**TASK DETAILS**:
Return the records in full, exactly as given.
[start INPUT DATA]
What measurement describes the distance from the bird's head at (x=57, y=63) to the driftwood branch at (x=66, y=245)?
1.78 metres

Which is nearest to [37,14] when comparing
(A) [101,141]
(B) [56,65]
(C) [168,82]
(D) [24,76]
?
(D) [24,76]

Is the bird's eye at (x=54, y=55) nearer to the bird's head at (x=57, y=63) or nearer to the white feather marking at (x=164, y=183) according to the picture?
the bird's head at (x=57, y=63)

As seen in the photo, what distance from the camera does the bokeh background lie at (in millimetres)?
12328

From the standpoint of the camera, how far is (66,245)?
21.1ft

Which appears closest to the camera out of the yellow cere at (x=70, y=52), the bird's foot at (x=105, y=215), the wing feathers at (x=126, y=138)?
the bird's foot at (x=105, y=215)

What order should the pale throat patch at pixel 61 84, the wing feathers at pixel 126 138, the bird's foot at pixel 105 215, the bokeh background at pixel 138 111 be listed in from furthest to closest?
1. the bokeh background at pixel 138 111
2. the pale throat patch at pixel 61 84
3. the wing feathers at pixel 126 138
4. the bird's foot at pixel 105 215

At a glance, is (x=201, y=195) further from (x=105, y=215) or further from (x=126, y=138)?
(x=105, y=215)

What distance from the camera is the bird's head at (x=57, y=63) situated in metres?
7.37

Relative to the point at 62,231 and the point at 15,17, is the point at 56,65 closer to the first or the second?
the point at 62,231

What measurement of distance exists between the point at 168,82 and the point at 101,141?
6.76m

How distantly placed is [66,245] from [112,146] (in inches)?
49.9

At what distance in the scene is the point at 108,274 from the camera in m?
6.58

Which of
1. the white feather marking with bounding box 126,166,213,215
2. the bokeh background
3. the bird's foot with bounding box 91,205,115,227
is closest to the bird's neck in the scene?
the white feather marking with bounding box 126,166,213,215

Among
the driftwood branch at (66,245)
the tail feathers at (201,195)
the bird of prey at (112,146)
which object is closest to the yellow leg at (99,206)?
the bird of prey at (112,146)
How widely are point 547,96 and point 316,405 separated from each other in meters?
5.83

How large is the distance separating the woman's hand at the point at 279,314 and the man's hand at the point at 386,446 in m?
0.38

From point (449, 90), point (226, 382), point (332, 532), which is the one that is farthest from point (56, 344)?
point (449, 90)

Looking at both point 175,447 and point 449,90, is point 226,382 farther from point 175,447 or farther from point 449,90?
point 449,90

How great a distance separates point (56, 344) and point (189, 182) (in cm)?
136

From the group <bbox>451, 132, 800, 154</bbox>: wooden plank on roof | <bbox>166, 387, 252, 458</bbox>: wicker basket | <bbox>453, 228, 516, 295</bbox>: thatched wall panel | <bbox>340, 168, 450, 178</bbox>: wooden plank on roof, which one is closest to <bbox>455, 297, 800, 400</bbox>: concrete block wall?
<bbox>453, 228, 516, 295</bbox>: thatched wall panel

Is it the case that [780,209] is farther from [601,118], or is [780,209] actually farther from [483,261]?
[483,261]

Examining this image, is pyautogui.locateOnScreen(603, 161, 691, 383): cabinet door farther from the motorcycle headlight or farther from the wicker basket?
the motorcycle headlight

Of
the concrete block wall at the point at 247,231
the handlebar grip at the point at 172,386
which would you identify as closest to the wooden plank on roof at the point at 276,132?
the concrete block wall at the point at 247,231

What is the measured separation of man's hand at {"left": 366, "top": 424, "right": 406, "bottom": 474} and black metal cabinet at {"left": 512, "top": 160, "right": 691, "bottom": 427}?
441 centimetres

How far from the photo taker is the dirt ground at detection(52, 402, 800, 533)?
[end INPUT DATA]
**CORRECT OUTPUT**:
What measurement describes the distance from the bird's head at (x=57, y=63) to the driftwood branch at (x=66, y=245)?
1.78 metres

Which is nearest to [37,14] when comparing
(A) [101,141]
(B) [56,65]
(C) [168,82]
(D) [24,76]
?
(D) [24,76]

Is the bird's eye at (x=54, y=55) nearer to the bird's head at (x=57, y=63) or nearer to the white feather marking at (x=164, y=183) according to the picture?
the bird's head at (x=57, y=63)

As seen in the photo, what distance from the camera does the bokeh background lie at (in millimetres)?
12328

From the standpoint of the camera, how far is (66,245)?
21.1ft

Which appears closest to the camera out of the yellow cere at (x=70, y=52), the bird's foot at (x=105, y=215), the wing feathers at (x=126, y=138)?
the bird's foot at (x=105, y=215)

What order should the pale throat patch at pixel 61 84, the wing feathers at pixel 126 138, the bird's foot at pixel 105 215, the bokeh background at pixel 138 111 be listed in from furthest to closest?
1. the bokeh background at pixel 138 111
2. the pale throat patch at pixel 61 84
3. the wing feathers at pixel 126 138
4. the bird's foot at pixel 105 215

At a glance, is (x=201, y=195) further from (x=105, y=215) or further from (x=126, y=138)?
(x=105, y=215)

What distance from the camera is the bird's head at (x=57, y=63) situated in metres?
7.37

Relative to the point at 62,231 and the point at 15,17, is the point at 56,65 closer to the first or the second?
the point at 62,231

What measurement of distance exists between the point at 168,82 and the point at 101,141?
6.76m

How distantly placed is [66,245] from [112,146] (in inches)?
49.9

At what distance in the scene is the point at 108,274 from the camera in m?
6.58

Which of
1. the white feather marking with bounding box 126,166,213,215
2. the bokeh background
3. the bird's foot with bounding box 91,205,115,227
is closest to the bird's neck in the scene?
the white feather marking with bounding box 126,166,213,215

Among
the driftwood branch at (66,245)
the tail feathers at (201,195)
the bird of prey at (112,146)
which object is closest to the yellow leg at (99,206)?
the bird of prey at (112,146)
How widely are point 547,96 and point 316,405 separated from each other in meters?
5.83

How large is the distance separating the woman's hand at the point at 279,314 and the man's hand at the point at 386,446 in m?
0.38

From point (449, 90), point (226, 382), point (332, 532), which is the one that is farthest from point (56, 344)?
point (449, 90)

Looking at both point 175,447 and point 449,90, is point 226,382 farther from point 175,447 or farther from point 449,90?
point 449,90

How great a distance separates point (56, 344) and point (189, 182) (in cm)?
136

From the group <bbox>451, 132, 800, 154</bbox>: wooden plank on roof | <bbox>166, 387, 252, 458</bbox>: wicker basket | <bbox>453, 228, 516, 295</bbox>: thatched wall panel | <bbox>340, 168, 450, 178</bbox>: wooden plank on roof, which one is closest to <bbox>455, 297, 800, 400</bbox>: concrete block wall?
<bbox>453, 228, 516, 295</bbox>: thatched wall panel

Is it the case that [780,209] is farther from [601,118], or is [780,209] actually farther from [483,261]?
[483,261]

Examining this image, is pyautogui.locateOnScreen(603, 161, 691, 383): cabinet door farther from the motorcycle headlight or farther from the wicker basket?
the motorcycle headlight

Of
the concrete block wall at the point at 247,231
the handlebar grip at the point at 172,386
which would you identify as closest to the wooden plank on roof at the point at 276,132?
the concrete block wall at the point at 247,231

What is the measured separation of man's hand at {"left": 366, "top": 424, "right": 406, "bottom": 474} and black metal cabinet at {"left": 512, "top": 160, "right": 691, "bottom": 427}?
441 centimetres

How far from the photo taker is the dirt ground at detection(52, 402, 800, 533)?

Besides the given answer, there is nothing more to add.